In my junior year of high school I joined the debate club. The topic of argument for the year was HMO’s and PPO’s. for the whole summer before and the rest of that school year I studied up on the difference between the two. I was to come up with my own plan that would be a national plan based off which ever system I preferred. I choose HMO’s for some reason, really I can not remember why. The only thing I do remember with clarity that year is that I never came in first, nor did I ever do worse than 3rd. I went to at least a dozen debates. Even one at Rockhurst, the college not the HS. It was a fun year and I caught the bug for politics pretty hard.
I floundered in my senior year of debate, even thou I attended a debate camp over the summer. I didn’t study much and can not remember the topic of that years debates either. I was more interested in girls at this point. But the bug never left me. From watching the fledgling CNN network, to reading the AOL news page and listening to Rush Limbaugh. I was a political dork even if I tried not to show it. I would doubt if my closer friends even knew how much news I would read.

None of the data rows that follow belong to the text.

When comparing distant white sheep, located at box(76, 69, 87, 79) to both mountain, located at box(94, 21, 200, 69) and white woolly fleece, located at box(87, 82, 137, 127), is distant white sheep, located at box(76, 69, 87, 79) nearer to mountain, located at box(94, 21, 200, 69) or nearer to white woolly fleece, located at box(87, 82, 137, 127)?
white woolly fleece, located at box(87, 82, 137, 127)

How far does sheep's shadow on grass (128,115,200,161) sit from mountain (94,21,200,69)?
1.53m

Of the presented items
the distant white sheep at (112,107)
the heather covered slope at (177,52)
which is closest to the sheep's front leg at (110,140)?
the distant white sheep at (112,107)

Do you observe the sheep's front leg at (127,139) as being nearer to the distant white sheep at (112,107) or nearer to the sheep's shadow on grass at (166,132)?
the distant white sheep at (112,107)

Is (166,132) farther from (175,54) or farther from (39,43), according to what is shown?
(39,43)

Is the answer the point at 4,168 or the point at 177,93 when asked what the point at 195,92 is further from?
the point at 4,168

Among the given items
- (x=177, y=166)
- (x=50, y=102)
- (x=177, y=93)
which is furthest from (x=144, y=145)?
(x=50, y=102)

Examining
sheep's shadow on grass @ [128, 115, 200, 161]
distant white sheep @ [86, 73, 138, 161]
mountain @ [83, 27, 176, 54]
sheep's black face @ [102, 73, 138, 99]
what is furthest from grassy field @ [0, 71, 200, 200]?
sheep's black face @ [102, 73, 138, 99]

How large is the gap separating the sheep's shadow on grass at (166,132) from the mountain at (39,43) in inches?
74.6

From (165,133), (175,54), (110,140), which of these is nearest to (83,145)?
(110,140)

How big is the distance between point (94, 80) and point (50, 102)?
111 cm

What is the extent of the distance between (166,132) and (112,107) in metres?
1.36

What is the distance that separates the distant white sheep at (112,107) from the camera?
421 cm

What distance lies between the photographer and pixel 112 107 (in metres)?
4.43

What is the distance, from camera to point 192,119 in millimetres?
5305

In college I declared my major as political science and in my first semester I took a course on the political relationship of North Korea and the US, from 1945 to 1980. I told you I was dork for this stuff. Life had other plans for me however and I came back to town without a degree and went into manufacturing.
To be fair manufacturing is in my family’s blood. My father and grandfather were both machinists before the family business was started. Somewhere in the background of all that I still managed to be keep up with the whole Clinton, Monica thing. I would have lunch with my dad at this little dive off Blue Ridge called Paul’s. We would have a tenderloin sandwich with onion rings and butterscotch shake, while listening to Rush Limbaugh. Not everyday, just every other day.
Even after I moved on from the family business I would listen to NPR pretty much all day long at work. My favorite is still SciFri with Ira. I have always hated Fresh Air however. I would listen just to see what crap would come out of her mouth next. I would still enjoy most NPR’s programming thou. Still do actually.
I am pretty conservative now, can’t help it. My grandfather always told me if your young and a republican, your stupid. If your old and a democrat your stupid. I think once you have kids you naturally get more conservative, at least on some issues.
With all this time spent following politics and news in general I suppose it’s time to start putting these opinions I have to work. What better way to start then to head to DC? I am taking my first trip with the ASAE this week to, yes, lobby some senators and congressmen. The ASAE stands for the American Society of Association Executives. One of the topics I’ll be discussing with Roy Blunt is the Affordable Health Care Act and it’s impact on small business. I can feel the politics bug gnawing at the edges of my mind again. I am not sure what it means and where it will take me, but I know I am going to enjoy it!